Arabia Infelix (lo dice l’Onu)

Di Rodolfo Casadei
11 Luglio 2002
Stavolta non è Berlusconi a dire che il mondo arabo è arretrato, ma titolatissimi scienziati sociali arabi che lavorano per l’Onu. Relativisti spiazzati

Pensate cosa sarebbe successo se le considerazioni seguenti le avesse espresse il Presidente del Consiglio italiano: i Paesi arabi? Sono “più ricchi che sviluppati”. La loro produttività è in declino. La ricerca e l’innovazione tecnologica sono deboli o inesistenti. Scienza e tecnologia sono dormienti. Gli intellettuali fuggono un ambiente sociale e politico che, quando non è repressivo, appare istupidito. Alle donne arabe è impedito quasi ovunque di progredire: metà di esse non sanno né leggere, né scrivere: «il mondo arabo purtroppo sta privando se stesso della creatività e della produttività di metà dei suoi cittadini». In definitiva, le società arabe sono paralizzate dalla mancanza di libertà politica, dalla repressione delle donne e da un isolamento dal mondo delle idee che soffoca la creatività. Ma se queste cose non le ha dette Berlusconi, chi è allora che gli sta dando ragione sulle sue vecchie dichiarazioni da Berlino? Pim Fortuyn in uno scritto postumo? Qualche femminista araba riparata in Occidente?
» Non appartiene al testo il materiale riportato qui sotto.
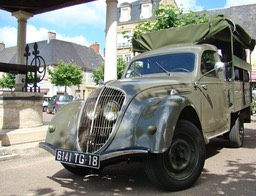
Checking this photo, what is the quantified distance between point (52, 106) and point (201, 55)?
21.4 m

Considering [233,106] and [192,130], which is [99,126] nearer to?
[192,130]

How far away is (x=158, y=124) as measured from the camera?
3.75 meters

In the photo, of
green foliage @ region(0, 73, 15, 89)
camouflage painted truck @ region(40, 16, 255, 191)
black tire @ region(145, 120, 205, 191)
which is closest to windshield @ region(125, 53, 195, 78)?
camouflage painted truck @ region(40, 16, 255, 191)

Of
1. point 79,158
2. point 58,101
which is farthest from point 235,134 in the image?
point 58,101

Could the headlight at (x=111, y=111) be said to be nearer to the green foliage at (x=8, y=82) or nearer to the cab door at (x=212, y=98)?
the cab door at (x=212, y=98)

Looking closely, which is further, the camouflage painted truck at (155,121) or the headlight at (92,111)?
the headlight at (92,111)

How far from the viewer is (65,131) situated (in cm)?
445

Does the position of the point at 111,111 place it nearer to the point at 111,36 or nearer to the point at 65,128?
the point at 65,128

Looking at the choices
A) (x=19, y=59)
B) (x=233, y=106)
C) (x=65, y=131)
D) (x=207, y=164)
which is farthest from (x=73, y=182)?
(x=19, y=59)

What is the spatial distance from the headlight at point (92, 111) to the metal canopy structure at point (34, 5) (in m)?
6.18

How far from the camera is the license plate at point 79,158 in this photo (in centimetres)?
375

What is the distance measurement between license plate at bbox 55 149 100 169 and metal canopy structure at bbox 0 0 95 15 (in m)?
6.69

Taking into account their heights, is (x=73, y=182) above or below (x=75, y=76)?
below

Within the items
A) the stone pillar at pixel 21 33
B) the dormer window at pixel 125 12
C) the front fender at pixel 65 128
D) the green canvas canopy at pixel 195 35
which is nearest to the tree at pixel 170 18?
the stone pillar at pixel 21 33
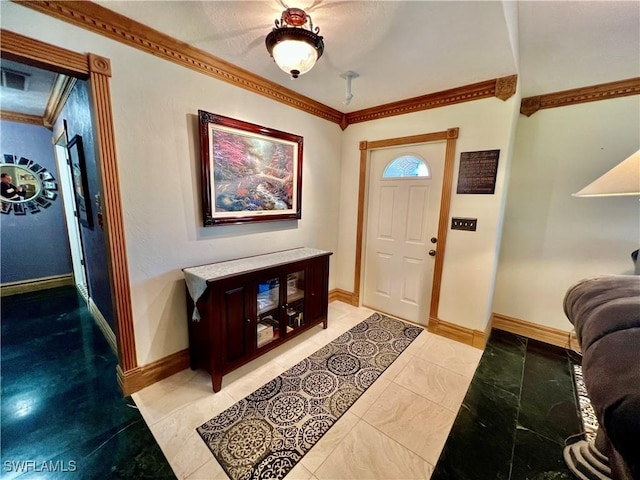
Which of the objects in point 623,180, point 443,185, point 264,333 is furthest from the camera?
point 443,185

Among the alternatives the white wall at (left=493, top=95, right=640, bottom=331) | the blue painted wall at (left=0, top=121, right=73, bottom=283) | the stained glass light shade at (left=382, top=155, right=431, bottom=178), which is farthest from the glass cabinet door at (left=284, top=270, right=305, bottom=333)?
the blue painted wall at (left=0, top=121, right=73, bottom=283)

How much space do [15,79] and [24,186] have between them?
5.98 ft

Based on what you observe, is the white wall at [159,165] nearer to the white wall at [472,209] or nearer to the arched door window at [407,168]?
the arched door window at [407,168]

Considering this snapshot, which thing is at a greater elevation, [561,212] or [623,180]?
[623,180]

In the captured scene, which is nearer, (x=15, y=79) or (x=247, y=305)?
(x=247, y=305)

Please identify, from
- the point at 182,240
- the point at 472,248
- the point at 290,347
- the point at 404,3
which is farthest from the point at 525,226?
the point at 182,240

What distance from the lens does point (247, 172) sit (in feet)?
7.27

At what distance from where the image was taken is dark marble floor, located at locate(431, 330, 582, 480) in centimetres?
137

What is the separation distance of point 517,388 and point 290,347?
1900mm

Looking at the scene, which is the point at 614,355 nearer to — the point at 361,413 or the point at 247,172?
the point at 361,413

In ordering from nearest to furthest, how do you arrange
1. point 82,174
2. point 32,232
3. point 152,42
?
1. point 152,42
2. point 82,174
3. point 32,232

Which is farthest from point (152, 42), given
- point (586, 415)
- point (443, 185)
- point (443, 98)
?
point (586, 415)

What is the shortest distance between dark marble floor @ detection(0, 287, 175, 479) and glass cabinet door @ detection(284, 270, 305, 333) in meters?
1.22

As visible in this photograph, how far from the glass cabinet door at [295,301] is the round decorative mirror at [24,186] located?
12.7 feet
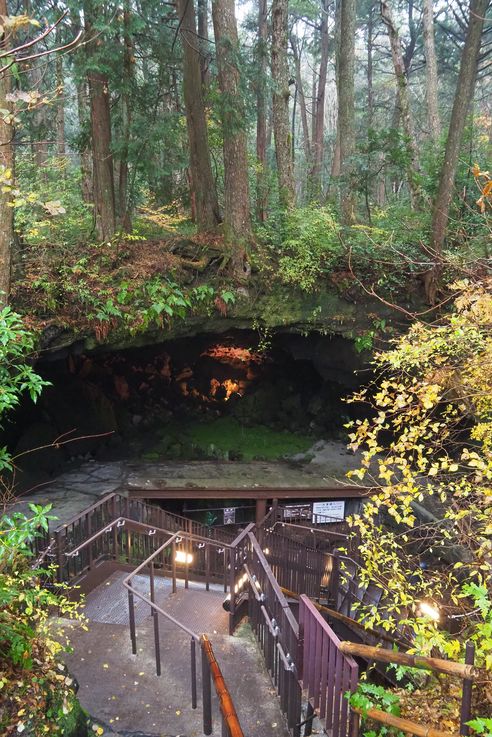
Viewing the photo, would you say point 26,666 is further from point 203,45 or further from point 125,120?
point 203,45

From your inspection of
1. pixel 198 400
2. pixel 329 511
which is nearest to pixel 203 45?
pixel 198 400

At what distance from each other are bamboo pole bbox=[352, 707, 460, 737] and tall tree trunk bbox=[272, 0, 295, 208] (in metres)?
12.2

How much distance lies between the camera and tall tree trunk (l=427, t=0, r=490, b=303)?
34.1 ft

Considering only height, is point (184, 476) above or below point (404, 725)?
below

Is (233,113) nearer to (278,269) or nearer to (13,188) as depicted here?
(278,269)

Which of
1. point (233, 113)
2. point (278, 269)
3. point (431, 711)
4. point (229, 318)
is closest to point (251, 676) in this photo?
point (431, 711)

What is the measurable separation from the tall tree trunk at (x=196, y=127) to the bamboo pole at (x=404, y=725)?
35.8ft

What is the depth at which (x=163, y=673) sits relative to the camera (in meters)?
4.95

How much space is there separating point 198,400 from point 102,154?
28.8 ft

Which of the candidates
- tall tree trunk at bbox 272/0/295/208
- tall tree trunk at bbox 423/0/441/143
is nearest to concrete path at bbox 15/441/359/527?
tall tree trunk at bbox 272/0/295/208

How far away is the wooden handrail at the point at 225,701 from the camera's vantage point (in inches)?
125

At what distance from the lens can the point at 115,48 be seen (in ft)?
30.3

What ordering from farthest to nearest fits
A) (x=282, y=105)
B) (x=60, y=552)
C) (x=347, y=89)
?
(x=347, y=89) < (x=282, y=105) < (x=60, y=552)

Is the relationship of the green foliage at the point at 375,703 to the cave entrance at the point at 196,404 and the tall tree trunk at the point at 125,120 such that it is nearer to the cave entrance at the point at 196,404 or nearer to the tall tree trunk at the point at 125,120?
the cave entrance at the point at 196,404
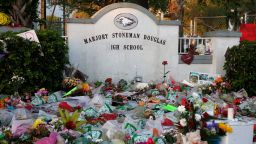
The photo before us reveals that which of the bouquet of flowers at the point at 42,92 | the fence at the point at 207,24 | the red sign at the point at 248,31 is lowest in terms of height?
the bouquet of flowers at the point at 42,92

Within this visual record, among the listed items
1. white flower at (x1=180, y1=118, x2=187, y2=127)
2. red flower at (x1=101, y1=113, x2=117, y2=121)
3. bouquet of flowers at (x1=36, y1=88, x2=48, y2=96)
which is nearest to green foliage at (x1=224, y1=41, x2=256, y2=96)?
red flower at (x1=101, y1=113, x2=117, y2=121)

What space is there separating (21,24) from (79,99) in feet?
12.0

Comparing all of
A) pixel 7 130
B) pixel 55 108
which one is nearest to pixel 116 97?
pixel 55 108

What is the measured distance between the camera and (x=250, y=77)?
12.0 meters

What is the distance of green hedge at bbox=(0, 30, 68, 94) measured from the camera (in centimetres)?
1032

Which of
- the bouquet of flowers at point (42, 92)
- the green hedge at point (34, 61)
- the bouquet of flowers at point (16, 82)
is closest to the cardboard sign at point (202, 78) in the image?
the green hedge at point (34, 61)

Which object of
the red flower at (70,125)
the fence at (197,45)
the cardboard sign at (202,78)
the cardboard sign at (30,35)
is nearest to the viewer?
the red flower at (70,125)

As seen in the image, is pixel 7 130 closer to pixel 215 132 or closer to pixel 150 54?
pixel 215 132

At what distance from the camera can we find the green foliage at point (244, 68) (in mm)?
12070

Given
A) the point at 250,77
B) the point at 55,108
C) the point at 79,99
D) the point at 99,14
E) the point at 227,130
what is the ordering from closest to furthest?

Nemmeno per sogno: la requisitoria sullo stato attuale della civiltà araba porta i timbri e i sigilli nientemeno che dell’Onu, attraverso il suo organismo specializzato per le questioni dello sviluppo che è il Pnud (Programma delle Nazioni Unite per lo sviluppo), e gli autori materiali della stessa sono sociologi, economisti ed intellettuali di purissima stirpe araba, diretti da Rima Khalaf-Hunaidi, responsabile della sezione araba del Pnud. Il testo che la raccoglie si chiama Arab Human Development 2002 e «non ci procurerà molti amici nella regione», ha dichiarato Khalaf-Hunaidi. Il rapporto non critica direttamente l’islamismo militante, ma fa capire che buona parte dei problemi di arretratezza del mondo arabo dipendono da esso.